- [Work to do]: Render the entries from the line with "How large is" up to and including the line with "3.38 meters" as a numbered list, leaving out blank lines.

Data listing
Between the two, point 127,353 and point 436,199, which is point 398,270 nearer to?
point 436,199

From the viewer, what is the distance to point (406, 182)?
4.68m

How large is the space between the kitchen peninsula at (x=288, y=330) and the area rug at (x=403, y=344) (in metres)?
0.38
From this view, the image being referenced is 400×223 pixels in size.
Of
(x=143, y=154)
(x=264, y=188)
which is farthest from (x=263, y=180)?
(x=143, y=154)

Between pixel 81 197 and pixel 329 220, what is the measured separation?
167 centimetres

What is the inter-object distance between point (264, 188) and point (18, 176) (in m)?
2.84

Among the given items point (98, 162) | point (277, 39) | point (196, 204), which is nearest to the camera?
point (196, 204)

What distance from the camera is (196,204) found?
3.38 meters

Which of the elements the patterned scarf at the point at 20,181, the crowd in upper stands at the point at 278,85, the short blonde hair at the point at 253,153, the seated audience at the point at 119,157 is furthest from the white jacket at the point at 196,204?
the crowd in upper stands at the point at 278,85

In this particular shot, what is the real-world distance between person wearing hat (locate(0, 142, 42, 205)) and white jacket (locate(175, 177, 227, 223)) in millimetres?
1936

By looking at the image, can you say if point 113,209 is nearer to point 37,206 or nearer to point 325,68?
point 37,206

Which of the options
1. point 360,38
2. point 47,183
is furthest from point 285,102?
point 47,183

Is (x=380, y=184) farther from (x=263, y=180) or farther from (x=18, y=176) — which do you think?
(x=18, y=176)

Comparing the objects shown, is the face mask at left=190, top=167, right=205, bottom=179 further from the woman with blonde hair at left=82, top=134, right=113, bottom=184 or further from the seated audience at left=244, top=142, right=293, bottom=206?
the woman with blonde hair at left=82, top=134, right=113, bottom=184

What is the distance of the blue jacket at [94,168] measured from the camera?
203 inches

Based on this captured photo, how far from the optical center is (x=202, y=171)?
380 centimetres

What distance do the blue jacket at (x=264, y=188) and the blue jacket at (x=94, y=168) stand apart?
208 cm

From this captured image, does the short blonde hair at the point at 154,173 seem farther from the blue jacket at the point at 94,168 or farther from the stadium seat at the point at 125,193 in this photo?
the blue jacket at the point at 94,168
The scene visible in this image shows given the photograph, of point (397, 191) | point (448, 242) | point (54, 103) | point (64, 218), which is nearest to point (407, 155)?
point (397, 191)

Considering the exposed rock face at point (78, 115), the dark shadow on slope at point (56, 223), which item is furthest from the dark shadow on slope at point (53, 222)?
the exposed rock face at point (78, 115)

- [Solution for this exercise]:
1. How large is the space between the kitchen peninsula at (x=288, y=330) and the area rug at (x=403, y=344) (in metres)?
2. 0.38
3. From this view, the image being referenced is 400×223 pixels in size.
4. Of
5. (x=143, y=154)
6. (x=264, y=188)
7. which is farthest from (x=263, y=180)?
8. (x=143, y=154)
9. Between pixel 81 197 and pixel 329 220, what is the measured separation?
10. 167 centimetres
11. What is the inter-object distance between point (264, 188) and point (18, 176) (in m)?
12. 2.84
13. Among the given items point (98, 162) | point (277, 39) | point (196, 204), which is nearest to the camera?
14. point (196, 204)
15. What distance from the camera is (196,204) found?
16. 3.38 meters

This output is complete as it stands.